Фрагмент текста:
Инициатором поездки выступил спецпредставитель президента России по вопросам соблюдения прав и свобод в Чечне Владимир Каламанов; Каламанова сопровождали его заместитель по Чечне Лема Хасуев, прокурор Чечни Всеволод Чернов, заместитель полпреда по Южному федеральному округу Николай Бритвин и еще несколько ответственных чиновников.

Результат проверки пока можно считать отрицательным; но впечатляет осторожность, с какой члены комиссии, опять-таки пока не нашедшие никаких доказательств справедливости утверждений Политковской и не отыскавшие реальных людей, побывавших в пресловутых зинданах, воздерживаются от окончательного суждения. И, похоже, отнюдь не только по соображениям юридической скрупулезности. Нет, налицо какое-то вывернутое представление о презумпции невиновности: ею a priori и безгранично наделяется журналистка, и столь же априорно она в заведомо ограниченных масштабах гарантируется военным. Хотя и по духу, и по букве права дело должно обстоять ровно наоборот: прежде всего обвиняющая сторона должна, под угрозой соответствующей ответственности по закону, доказывать верность своих обвинений.

Что до стороны обвиняемой, то пока вина ее не доказана в судебном порядке, никто не имеет права называть ее преступной. Однако именно это делают и Политковская, и поддерживающая ее часть СМИ; между тем в осторожных заявлениях прокурора Чернова, как и других членов комиссии, бросается в глаза отсутствие даже намека на возможную ответственность Политковской за клевету.

А ведь особый оттенок этим новым нападкам на армию придало то, что на сей раз порох не стали тратить на омоновцев с их «зачистками», но сразу и предельно агрессивно атаковали элитные части. В любой стране прекрасно знают, что удары по таким частям равнозначны ударам по несущим опорам национальной безопасности. А потому, коль скоро показания Политковской подтвердились бы, можно было бы говорить о страшном разложении этих частей, что также есть угроза безопасности; в противном случае ответственность должны понести виновники клеветнической кампании. Дозированную сдержанность комиссии, к сожалению, можно понять как сигнал к тому, что отныне подобная агрессия против армии будет оставаться совершенно безнаказанной. И это заставляет вспомнить кампанию по слому оборенного сознания времен Горбачева, результаты которой описаны в первой главе.

Исходные сведения:

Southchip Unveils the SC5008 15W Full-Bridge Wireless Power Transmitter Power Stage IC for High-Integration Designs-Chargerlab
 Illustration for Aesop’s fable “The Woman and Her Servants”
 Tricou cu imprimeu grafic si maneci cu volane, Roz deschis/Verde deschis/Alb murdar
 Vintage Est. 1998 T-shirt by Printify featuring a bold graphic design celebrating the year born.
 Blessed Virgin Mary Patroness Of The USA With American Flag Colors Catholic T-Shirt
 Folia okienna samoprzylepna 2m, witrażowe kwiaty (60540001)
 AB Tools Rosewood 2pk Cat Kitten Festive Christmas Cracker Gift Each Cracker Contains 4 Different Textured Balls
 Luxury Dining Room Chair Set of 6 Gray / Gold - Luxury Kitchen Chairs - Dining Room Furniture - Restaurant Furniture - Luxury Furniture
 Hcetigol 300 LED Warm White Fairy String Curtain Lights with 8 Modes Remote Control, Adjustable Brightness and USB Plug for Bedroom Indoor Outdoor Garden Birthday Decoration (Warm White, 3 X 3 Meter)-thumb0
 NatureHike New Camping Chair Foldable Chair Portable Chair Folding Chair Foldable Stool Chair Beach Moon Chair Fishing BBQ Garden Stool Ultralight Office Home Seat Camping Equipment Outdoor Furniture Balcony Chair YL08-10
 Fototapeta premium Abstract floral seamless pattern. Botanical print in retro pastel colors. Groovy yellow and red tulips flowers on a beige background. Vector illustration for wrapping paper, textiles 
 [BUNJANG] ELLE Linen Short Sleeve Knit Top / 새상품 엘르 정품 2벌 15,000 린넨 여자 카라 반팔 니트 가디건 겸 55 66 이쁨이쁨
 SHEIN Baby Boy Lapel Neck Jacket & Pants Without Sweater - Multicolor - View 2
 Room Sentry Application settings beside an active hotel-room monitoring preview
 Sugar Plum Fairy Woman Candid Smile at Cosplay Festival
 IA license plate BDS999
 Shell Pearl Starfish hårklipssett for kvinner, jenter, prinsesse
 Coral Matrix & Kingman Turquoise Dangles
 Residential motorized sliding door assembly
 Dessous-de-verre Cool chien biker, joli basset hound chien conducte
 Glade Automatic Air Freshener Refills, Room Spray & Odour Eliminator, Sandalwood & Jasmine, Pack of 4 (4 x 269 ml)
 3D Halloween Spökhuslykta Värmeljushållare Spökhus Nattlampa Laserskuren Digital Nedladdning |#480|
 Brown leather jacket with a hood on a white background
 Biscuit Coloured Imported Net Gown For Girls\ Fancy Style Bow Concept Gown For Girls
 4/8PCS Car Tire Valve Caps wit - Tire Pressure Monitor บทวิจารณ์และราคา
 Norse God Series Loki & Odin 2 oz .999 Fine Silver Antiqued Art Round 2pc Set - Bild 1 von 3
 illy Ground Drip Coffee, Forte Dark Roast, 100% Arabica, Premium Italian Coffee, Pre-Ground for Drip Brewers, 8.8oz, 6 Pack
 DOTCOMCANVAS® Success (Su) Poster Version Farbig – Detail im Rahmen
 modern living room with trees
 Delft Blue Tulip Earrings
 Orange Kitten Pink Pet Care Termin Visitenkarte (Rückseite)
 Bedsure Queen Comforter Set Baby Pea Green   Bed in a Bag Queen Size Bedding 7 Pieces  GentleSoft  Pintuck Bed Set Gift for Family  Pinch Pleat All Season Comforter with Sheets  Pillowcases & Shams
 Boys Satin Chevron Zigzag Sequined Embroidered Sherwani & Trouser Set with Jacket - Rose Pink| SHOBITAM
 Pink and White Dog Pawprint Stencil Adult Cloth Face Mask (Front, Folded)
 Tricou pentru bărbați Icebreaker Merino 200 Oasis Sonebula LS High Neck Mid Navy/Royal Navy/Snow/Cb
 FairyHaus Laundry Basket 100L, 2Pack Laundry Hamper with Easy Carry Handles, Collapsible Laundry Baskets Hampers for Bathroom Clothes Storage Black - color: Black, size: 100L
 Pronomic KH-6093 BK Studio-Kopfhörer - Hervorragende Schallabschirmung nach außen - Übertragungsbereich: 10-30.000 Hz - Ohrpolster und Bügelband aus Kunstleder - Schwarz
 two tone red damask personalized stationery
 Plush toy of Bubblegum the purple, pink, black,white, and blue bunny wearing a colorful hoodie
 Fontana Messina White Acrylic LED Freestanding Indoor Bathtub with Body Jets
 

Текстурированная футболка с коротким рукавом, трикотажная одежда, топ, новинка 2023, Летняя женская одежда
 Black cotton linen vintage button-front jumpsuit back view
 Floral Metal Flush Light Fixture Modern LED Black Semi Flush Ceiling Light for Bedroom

Выполните задания:
- A) Перепечатайте из фрагмента текста отрывок, начиная со слов "Что до стороны" и заканчивая словами "Политковской за клевету.".
- B) Кто, согласно фрагменту текста, выступил инициатором поездки?
- C) Определите, соответствуют ли фрагменту текста утверждения ниже. Для каждого ответьте «да» или «нет» и приведите точную цитату, на которой основан ответ.
(i) Прокурором Чечни был Всеволод Чернов.
(ii) Члены комиссии нашли реальных людей, побывавших в зинданах.
(iii) В заявлениях прокурора Чернова есть намек на ответственность Политковской за клевету.

Ответы на задания:
- A)
Что до стороны обвиняемой, то пока вина ее не доказана в судебном порядке, никто не имеет права называть ее преступной. Однако именно это делают и Политковская, и поддерживающая ее часть СМИ; между тем в осторожных заявлениях прокурора Чернова, как и других членов комиссии, бросается в глаза отсутствие даже намека на возможную ответственность Политковской за клевету.

- B) Спецпредставитель президента России по вопросам соблюдения прав и свобод в Чечне Владимир Каламанов.

- C)
(i) Да: «прокурор Чечни Всеволод Чернов».
(ii) Нет: «не отыскавшие реальных людей, побывавших в пресловутых зинданах».
(iii) Нет: «бросается в глаза отсутствие даже намека на возможную ответственность Политковской за клевету».